PASSAGE SHOWN »

+ + + +

English actor (b. 1973)

James Hooton (born 13 July 1973) is an English actor, best known for his role as Sam Dingle on the ITV soap opera Emmerdale, a role he has played since 1995.

==Early and personal life==
Hooton was born and raised in Carlton, Nottinghamshire, where he attended Frank Wheldon Comprehensive School. He has been engaged to dance company owner Nancy Lucas since 2010, after they became engaged on St Valentine's Day. The couple have two children together.

+ + + +

COLLECTED MATERIAL »
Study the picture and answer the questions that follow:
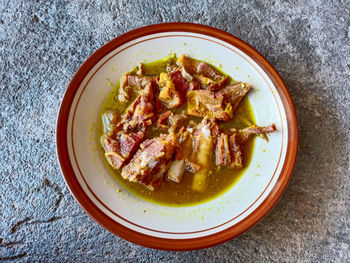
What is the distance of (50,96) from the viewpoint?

+ + + +

EXERCISE 1 » In the biography of James Hooton, copy everything from "English actor (b." down to "two children together.", putting "drama series" in place of "soap opera".
EXERCISE 2 » According to the biography of James Hooton, which school did he attend in Carlton?
EXERCISE 3 » Write what follows the last sentence of the biography of James Hooton.

RESPONSE AREA 1 »
English actor (b. 1973)

James Hooton (born 13 July 1973) is an English actor, best known for his role as Sam Dingle on the ITV drama series Emmerdale, a role he has played since 1995.

==Early and personal life==
Hooton was born and raised in Carlton, Nottinghamshire, where he attended Frank Wheldon Comprehensive School. He has been engaged to dance company owner Nancy Lucas since 2010, after they became engaged on St Valentine's Day. The couple have two children together.

RESPONSE AREA 2 » Frank Wheldon Comprehensive School.

RESPONSE AREA 3 »
==Career==
In 1985, at the age of 12, he made his television debut in the children's TV series Your Mother Wouldn't Like It. He has also appeared in several other programmes, including Peak Practice, The Bill, Heartbeat and Touching Evil. In 1995, he was cast in the ITV soap opera Emmerdale as Sam Dingle. He filmed his first scene on 10 January 1995. In 1997, he appeared in director Shane Meadows' first feature film, Twenty Four Seven, where he played the character 'Wolfman' Knighty. Then a year later, he announced his decision to leave Emmerdale. He subsequently starred in The Loneliness of the Long-Distance Runner after Chris Gascoyne dropped out of the show, with Hooton having ten days to prepare for the role. In 2009, he attended the Eurogamer Expo alongside co-star Alex Carter where he revealed that he was trying to get sponsorship for a video game show he was planning to pitch to television studios. Hooton returned to Emmerdale in 2000. In 2012, Hooton returned to the stage after 15 years to star in a stage production titled Our Style is Legendary.